Appoggiamo l’impegno necessario per dire tutte e tutti insieme “ora basta” ai venti di guerra, alla corsa al riarmo, al genocidio a Gaza, per la giustizia sociale ed ecologica.
Pensiamo che fra le rivendicazioni poste in questo appello manchino alcuni punti indispensabili.
Chiedere il ripristino e l’applicazione del Diritto internazionale è giusto perché significa: stop immediato del genocidio in corso e ritiro dell’esercito israeliano da Gaza, ripristino del normale accesso a Gaza degli aiuti umanitari, smantellamento delle colonie israeliane in Cisgiordania e dei muri che ghettizzano la stessa Cisgiordania e la Striscia di Gaza, diritto al ritorno dei milioni di profughi palestinesi nelle loro terre, fine dell’ apartheid su tutto il territorio israeliano e palestiese.
Nondimeno, un vago appello al Diritto internazionale non coglie la feroce sostanza storica e programmatica del sionismo (“una terra senza popolo per un popolo senza terra”) e del colonialismo d’insediamento isrealiano che prevede la costante spoliazione e l’espulsione degli indigeni palestinesi a partire da molto prima del 7 ottobre 2023. Nulla a che fare con la grande cultura e tradizione ebraica.
Pensiamo che appellarsi al diritto internazionale non sia sufficiente se non vengono poste in maniera chiara ed esplicita le rivendicazioni e le parole d’ordine che un movimento popolare contro la guerra e in solidarietà ai popoli oppressi, che si batte per la giustizia sociale e ambientale, ha il dovere di porre.

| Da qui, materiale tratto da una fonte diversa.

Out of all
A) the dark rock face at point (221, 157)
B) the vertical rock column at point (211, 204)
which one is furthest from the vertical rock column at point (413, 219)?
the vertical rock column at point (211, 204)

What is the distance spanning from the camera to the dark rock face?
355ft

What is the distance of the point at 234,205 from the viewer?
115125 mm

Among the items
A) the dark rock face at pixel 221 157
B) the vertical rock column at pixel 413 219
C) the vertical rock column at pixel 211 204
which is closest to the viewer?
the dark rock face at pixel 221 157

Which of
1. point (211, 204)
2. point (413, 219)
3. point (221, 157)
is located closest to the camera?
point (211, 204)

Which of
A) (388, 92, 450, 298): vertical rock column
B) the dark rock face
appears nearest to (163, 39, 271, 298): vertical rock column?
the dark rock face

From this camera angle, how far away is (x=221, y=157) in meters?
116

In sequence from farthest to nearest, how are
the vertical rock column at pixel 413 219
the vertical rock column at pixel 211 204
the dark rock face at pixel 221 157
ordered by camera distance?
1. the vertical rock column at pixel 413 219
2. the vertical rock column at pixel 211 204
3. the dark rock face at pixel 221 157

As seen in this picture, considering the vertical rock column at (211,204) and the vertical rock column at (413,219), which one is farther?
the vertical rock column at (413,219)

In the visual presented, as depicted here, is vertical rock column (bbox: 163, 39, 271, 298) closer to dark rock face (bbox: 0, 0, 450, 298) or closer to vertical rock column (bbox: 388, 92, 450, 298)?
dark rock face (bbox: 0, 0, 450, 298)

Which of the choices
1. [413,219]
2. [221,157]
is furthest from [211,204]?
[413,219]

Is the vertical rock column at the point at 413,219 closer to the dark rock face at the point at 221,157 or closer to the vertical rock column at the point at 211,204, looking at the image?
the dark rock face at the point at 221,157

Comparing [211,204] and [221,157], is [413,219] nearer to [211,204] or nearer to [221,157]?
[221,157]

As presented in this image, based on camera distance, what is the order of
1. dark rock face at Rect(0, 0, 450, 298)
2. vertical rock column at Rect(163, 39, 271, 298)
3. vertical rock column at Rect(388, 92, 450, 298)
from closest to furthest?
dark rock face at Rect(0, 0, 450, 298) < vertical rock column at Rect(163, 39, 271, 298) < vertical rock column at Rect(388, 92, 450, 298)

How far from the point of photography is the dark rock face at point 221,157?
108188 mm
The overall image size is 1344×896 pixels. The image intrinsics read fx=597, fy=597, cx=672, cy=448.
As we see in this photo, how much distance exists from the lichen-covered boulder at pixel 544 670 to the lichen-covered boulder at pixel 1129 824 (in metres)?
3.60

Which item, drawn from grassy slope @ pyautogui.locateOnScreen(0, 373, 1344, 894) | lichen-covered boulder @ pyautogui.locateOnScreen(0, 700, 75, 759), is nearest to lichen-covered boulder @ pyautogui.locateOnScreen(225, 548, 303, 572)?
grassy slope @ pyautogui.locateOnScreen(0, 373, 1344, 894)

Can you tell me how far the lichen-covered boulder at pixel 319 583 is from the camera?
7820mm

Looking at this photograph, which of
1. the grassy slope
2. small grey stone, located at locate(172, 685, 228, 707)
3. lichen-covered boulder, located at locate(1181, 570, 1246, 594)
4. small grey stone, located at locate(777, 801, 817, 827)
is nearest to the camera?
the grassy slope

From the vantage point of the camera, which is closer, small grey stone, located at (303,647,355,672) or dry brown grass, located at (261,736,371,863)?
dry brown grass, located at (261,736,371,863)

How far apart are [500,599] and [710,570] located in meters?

Queste rivendicazioni hanno il compito di indicare una prospettiva e degli obbiettivi di lotta chiari e indispensabili ad aprire un’effettiva possibilità di ripristino del diritto internazionale, che per essere effettiva deve avere la forza di contrapporsi al programma e alla pratica di lunga data del colonialismo d’insediamento sionista.
Vi proponiamo alcuni punti senza i quali NON ci sembra giusto e utile allo sviluppo della lotta firmare questo appello. Parteciperemo alla manifestazione portando queste proposte.
• Imposizione di un embargo totale di armi allo Stato israeliano e cancellazione immediata dell’accordo di cooperazione militare fra lo Stato italiano e quello isrealiano.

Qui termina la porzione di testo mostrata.